• [Exercise objective]:
Lay out the rows below, starting with the line with "What is the separation" and going on through the line with "4. stack of", as a two-column CSV headed request and answer, one CSV line per row. Put each row's text and its answer in a single quoted field apiece, with line breaks turned into spaces.

• [Material to process]:
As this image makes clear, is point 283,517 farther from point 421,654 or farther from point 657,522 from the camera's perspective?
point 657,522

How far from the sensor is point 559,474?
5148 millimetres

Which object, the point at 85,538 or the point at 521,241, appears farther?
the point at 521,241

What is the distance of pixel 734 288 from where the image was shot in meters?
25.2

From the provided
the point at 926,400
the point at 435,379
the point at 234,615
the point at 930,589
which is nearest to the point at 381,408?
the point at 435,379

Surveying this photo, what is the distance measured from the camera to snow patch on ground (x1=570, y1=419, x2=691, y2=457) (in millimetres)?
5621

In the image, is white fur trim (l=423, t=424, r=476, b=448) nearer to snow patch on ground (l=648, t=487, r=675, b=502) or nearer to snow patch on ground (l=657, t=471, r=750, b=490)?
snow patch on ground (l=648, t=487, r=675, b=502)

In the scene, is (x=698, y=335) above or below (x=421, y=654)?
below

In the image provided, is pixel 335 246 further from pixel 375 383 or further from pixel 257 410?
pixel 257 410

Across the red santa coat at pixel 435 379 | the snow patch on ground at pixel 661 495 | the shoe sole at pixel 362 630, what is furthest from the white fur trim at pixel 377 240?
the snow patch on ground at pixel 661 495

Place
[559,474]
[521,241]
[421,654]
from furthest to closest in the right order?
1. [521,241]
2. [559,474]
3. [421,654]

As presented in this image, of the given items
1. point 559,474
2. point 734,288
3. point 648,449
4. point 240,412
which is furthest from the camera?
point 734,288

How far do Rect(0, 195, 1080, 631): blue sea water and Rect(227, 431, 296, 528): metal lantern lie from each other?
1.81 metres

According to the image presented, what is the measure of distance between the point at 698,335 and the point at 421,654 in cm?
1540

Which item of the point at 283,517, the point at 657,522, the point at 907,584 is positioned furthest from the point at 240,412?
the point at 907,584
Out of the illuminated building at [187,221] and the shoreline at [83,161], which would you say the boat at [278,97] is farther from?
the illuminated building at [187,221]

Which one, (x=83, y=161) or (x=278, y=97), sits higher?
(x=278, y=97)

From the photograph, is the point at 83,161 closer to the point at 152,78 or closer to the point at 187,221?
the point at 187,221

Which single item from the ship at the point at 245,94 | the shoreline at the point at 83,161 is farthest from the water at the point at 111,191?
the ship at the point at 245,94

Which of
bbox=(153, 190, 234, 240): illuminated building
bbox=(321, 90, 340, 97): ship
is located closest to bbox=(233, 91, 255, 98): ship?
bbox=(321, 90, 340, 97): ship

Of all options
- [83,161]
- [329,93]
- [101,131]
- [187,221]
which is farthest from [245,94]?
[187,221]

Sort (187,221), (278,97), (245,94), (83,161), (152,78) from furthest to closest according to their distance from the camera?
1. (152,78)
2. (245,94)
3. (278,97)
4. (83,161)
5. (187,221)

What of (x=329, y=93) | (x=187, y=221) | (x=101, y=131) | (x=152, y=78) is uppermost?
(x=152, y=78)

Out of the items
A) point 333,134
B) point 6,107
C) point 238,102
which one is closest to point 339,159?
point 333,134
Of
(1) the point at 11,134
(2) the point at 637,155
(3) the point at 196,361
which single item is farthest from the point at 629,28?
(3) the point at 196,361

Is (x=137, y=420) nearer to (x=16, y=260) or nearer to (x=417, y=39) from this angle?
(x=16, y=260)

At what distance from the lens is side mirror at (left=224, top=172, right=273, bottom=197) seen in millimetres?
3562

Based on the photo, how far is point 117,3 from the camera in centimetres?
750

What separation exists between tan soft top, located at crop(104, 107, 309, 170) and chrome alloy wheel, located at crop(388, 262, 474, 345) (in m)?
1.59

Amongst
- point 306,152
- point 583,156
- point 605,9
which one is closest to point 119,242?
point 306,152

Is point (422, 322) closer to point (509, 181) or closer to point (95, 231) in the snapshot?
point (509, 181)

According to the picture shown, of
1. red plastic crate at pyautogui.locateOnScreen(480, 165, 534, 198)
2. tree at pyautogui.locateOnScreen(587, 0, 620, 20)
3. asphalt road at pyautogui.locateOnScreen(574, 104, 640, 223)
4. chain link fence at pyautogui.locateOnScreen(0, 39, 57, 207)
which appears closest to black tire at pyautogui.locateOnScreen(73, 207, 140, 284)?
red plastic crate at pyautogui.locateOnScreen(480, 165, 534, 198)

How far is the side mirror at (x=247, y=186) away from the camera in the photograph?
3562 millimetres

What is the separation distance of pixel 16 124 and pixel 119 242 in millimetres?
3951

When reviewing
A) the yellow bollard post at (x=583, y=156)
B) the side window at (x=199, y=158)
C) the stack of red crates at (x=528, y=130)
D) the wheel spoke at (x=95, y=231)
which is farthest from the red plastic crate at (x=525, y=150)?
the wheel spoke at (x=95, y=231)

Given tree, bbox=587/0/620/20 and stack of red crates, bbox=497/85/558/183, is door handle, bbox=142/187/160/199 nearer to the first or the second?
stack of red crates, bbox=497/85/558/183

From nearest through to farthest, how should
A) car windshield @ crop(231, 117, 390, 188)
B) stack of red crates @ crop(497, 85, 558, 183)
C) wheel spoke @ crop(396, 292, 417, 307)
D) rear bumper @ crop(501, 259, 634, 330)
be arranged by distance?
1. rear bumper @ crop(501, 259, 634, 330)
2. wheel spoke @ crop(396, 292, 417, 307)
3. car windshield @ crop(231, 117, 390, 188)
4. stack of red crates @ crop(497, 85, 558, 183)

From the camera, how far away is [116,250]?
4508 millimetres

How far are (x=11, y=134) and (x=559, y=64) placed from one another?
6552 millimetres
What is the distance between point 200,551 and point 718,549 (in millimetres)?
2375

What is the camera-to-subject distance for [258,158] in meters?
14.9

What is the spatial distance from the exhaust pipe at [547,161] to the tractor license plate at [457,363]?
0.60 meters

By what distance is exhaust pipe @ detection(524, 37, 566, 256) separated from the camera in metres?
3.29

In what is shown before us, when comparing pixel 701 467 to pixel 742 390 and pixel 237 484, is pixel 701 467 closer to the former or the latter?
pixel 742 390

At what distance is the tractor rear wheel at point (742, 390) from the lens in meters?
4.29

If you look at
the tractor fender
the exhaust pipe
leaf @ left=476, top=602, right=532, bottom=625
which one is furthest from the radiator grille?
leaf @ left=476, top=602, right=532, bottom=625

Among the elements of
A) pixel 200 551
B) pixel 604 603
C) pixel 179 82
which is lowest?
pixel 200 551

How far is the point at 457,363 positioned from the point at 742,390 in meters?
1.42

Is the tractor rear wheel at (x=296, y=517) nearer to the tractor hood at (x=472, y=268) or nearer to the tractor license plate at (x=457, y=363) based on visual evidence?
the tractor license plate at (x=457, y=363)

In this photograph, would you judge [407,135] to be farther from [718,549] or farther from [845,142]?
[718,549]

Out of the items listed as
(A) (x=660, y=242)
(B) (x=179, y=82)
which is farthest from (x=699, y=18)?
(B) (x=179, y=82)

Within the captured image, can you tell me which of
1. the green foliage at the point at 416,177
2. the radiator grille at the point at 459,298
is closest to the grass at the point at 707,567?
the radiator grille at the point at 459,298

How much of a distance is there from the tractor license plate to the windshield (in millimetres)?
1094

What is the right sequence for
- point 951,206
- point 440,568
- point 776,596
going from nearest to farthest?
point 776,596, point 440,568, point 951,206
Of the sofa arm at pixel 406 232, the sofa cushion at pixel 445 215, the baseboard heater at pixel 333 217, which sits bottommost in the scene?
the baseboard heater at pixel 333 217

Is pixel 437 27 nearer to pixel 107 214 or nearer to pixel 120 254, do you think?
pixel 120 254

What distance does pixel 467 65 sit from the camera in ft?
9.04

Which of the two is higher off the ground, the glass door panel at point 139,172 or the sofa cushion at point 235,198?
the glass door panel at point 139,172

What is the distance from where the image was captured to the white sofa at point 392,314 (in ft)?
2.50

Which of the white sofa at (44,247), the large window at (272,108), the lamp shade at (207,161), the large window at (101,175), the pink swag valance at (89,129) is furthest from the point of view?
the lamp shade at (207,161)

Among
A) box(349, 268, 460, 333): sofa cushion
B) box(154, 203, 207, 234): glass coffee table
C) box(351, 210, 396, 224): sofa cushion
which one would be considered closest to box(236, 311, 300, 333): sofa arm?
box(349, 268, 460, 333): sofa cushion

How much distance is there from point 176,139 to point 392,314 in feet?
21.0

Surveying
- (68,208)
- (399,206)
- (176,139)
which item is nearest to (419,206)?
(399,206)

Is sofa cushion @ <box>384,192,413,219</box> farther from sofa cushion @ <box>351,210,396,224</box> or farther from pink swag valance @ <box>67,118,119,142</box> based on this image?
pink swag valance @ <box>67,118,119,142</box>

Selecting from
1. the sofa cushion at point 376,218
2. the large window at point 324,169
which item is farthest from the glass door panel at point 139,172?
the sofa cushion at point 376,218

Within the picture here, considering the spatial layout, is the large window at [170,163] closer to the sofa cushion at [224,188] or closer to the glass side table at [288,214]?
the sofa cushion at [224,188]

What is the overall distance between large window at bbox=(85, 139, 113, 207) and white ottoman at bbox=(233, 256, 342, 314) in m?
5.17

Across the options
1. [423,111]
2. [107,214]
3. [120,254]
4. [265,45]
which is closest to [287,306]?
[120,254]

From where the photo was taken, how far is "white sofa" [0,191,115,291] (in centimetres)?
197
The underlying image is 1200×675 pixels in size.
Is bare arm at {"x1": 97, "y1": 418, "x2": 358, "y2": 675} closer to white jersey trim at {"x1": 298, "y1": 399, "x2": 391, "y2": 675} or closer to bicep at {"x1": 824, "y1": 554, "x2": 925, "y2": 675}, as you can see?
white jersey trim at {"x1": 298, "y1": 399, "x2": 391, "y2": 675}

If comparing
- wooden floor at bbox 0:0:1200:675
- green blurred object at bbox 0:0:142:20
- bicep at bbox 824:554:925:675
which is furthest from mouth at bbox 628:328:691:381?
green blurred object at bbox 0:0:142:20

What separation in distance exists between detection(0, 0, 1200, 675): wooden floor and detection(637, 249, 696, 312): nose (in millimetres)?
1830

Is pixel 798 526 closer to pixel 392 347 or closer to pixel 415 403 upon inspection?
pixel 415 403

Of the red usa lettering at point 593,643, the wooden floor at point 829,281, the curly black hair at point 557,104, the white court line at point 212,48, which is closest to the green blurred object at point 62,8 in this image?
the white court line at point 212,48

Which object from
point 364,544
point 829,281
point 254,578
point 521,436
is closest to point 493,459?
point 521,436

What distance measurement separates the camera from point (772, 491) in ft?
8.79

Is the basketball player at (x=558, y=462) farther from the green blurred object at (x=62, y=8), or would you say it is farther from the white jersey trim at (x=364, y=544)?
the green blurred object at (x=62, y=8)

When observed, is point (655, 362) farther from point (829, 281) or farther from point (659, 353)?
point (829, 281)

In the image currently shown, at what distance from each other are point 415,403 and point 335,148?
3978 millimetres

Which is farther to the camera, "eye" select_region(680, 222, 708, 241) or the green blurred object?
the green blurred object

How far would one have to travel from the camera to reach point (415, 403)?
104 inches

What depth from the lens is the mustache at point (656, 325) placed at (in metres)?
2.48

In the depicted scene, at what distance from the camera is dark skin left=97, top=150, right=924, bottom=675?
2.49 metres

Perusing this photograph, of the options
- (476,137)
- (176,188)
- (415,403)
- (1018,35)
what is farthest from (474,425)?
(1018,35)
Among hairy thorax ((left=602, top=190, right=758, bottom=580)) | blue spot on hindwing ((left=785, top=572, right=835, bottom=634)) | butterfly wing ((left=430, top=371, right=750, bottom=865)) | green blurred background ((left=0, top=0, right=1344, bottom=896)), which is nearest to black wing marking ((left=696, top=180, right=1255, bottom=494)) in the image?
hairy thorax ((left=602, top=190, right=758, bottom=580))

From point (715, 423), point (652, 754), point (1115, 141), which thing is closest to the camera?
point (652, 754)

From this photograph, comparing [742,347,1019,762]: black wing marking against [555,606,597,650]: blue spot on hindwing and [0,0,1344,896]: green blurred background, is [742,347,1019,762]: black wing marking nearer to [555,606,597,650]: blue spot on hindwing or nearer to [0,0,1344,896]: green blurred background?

• [Task answer]:
request,answer
"What is the separation distance of pixel 16 124 and pixel 119 242 in millimetres?","3951"
"When reviewing A) the yellow bollard post at (x=583, y=156) B) the side window at (x=199, y=158) C) the stack of red crates at (x=528, y=130) D) the wheel spoke at (x=95, y=231) which is farthest from the red plastic crate at (x=525, y=150)?","the wheel spoke at (x=95, y=231)"
"Given tree, bbox=587/0/620/20 and stack of red crates, bbox=497/85/558/183, is door handle, bbox=142/187/160/199 nearer to the first or the second?","stack of red crates, bbox=497/85/558/183"
"From nearest through to farthest, how should A) car windshield @ crop(231, 117, 390, 188) B) stack of red crates @ crop(497, 85, 558, 183) C) wheel spoke @ crop(396, 292, 417, 307) D) rear bumper @ crop(501, 259, 634, 330) be arranged by distance?","1. rear bumper @ crop(501, 259, 634, 330) 2. wheel spoke @ crop(396, 292, 417, 307) 3. car windshield @ crop(231, 117, 390, 188) 4. stack of red crates @ crop(497, 85, 558, 183)"